使用列索引号而不是名称在 R 中聚合函数

【问题标题】：Aggregate function in R using column index numbers rather than names使用列索引号而不是名称在 R 中聚合函数
【发布时间】：2021-09-09 17:22:51
【问题描述】：

我想使用 R 中的聚合函数，使用列索引号来标识正在聚合的数据框列，而不是列名。

这是一个使用列名的示例：

df = data.frame(A = c("a", "a", "b", "b", "c", "c"), B = 1:3, C = 1:3, D = 1:3)
aggregate(cbind(B, C, D) ~ A, data = df, sum)

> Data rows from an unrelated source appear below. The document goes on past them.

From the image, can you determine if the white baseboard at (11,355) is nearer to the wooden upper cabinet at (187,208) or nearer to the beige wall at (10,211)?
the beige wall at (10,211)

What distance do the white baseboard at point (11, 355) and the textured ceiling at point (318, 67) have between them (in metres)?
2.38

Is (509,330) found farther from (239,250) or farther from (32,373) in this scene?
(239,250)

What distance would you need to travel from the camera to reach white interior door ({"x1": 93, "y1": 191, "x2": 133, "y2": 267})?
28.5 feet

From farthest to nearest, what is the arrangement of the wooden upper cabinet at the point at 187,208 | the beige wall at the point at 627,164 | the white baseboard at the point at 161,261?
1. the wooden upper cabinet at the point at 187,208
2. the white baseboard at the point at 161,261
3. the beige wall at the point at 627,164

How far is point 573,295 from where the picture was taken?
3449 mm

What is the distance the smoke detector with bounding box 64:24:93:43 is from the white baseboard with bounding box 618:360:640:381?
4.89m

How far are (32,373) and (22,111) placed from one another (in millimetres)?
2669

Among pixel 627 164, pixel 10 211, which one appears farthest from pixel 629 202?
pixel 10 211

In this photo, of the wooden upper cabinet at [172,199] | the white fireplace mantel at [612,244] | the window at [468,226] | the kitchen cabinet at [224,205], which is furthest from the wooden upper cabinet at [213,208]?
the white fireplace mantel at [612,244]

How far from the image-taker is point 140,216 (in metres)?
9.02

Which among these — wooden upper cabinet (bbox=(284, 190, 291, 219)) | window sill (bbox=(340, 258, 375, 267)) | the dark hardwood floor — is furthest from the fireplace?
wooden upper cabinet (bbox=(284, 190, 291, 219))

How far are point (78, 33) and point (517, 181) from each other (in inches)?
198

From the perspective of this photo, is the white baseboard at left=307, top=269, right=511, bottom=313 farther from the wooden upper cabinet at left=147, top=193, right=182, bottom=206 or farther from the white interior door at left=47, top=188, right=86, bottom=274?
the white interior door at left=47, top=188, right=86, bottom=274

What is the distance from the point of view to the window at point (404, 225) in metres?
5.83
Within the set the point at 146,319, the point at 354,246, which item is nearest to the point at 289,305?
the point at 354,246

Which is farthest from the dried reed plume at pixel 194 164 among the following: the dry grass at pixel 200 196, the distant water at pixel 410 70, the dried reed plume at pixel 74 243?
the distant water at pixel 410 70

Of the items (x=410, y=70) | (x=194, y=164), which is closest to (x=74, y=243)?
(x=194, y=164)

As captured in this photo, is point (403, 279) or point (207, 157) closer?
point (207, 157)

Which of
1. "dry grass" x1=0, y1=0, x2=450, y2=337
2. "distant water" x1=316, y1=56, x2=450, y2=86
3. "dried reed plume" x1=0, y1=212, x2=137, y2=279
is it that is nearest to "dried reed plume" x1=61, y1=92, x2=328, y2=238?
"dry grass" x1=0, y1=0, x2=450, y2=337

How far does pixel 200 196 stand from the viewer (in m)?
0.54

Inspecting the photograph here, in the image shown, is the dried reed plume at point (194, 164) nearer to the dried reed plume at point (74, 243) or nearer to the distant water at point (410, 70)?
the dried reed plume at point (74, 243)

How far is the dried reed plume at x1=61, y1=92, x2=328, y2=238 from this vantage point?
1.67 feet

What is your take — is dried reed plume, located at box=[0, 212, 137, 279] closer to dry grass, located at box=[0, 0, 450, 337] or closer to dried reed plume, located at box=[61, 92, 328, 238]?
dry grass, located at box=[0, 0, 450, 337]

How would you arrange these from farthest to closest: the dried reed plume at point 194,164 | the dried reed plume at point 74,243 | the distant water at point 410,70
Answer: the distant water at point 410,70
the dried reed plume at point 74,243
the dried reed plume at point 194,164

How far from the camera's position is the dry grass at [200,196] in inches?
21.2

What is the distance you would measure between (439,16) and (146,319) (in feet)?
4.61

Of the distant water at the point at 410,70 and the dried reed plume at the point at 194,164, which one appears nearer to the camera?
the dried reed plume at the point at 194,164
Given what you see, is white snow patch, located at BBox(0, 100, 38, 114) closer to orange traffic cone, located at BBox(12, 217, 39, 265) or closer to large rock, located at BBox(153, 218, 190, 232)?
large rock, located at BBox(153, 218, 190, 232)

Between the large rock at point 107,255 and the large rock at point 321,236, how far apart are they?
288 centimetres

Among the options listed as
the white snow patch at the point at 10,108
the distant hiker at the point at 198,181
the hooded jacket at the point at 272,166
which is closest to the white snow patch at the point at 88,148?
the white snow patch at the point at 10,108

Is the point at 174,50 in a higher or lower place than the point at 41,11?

但我不想在 cbind 中列出 B、C 和 D，而是指示它使用 2:4 列。

【问题讨论】：

您必须减少 group_by 中的列数，然后您也可以在 dplyr 中执行 df %>% group_by(A) %>% summarise(across(1:3, sum))

标签： r aggregate

【解决方案1】：

我们可以只使用. 来指定其余的列

aggregate(. ~ A, data = df, sum)
  A B C D
1 a 3 3 3
2 b 4 4 4
3 c 5 5 5

或者如果我们想要专门的位置索引，将数据子集化并转换为matrix

aggregate(as.matrix(df[2:4]) ~ A, data = df, sum)
A B C D
1 a 3 3 3
2 b 4 4 4
3 c 5 5 5

或使用dplyr

library(dplyr)
df %>%
     group_by(A) %>%
     summarise(across(all_of(names(.)[2:4]), sum))

【讨论】：

【解决方案2】：

另一种使用列号的方法是

aggregate(df[2:4], list(grp = df[[1]]), sum)
#Or using df$A
#aggregate(df[2:4], list(grp = df$A), sum)

#  grp B C D
#1   a 3 3 3
#2   b 4 4 4
#3   c 5 5 5

【讨论】：